Item 4.02 Non-Reliance on Previously Issued Financial Statements or a Related Audit Report or Completed Interim Review
     On May 3, 2006, the Company concluded that its financial statements for the year ended December 31, 2005, and potentially additional periods, should no longer be relied upon. The Company has determined that its rebate reserves as of the end of 2005 were understated. Rebates are contractual discounts offered to government programs and private health plans which are eligible for rebates at the time prescriptions are dispensed, subject to various conditions.
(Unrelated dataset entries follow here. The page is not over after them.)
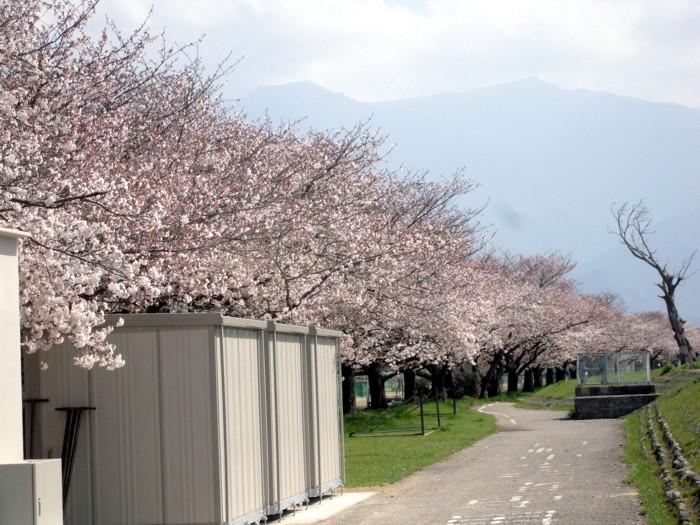 河川敷の桜並木
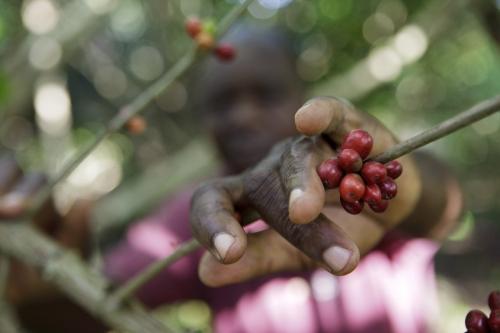Récolte de café | Philippe DUREUIL Photographie
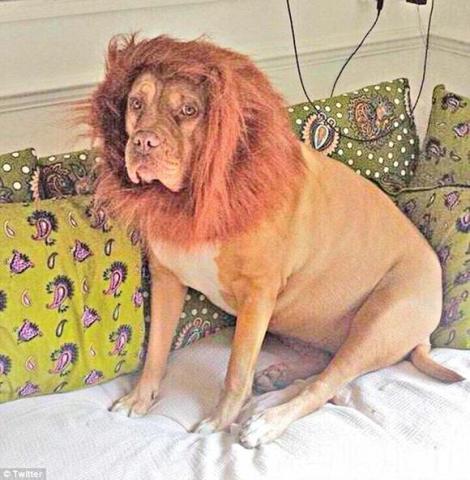 Vezi și nu poți să crezi! Şi-a transformat câinele în LEU să-l scape de hoţi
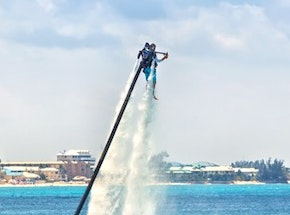 Dolphin Jet Pack Riga Stag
The Company records quarterly reserve provisions for rebates by estimating rebate liability for product sold, based on factors such as timing and terms of plans under contract, time to process rebates, product pricing, sales volumes, units held by distributors, and prescription trends. Upon review, the Company has concluded that the rebate rates and method used to calculate the rebate liability did not fully capture the impact of these factors in its historical provision. Accordingly, the Company plans to restate its financial statements for the year ended December 31, 2005, and potentially additional periods.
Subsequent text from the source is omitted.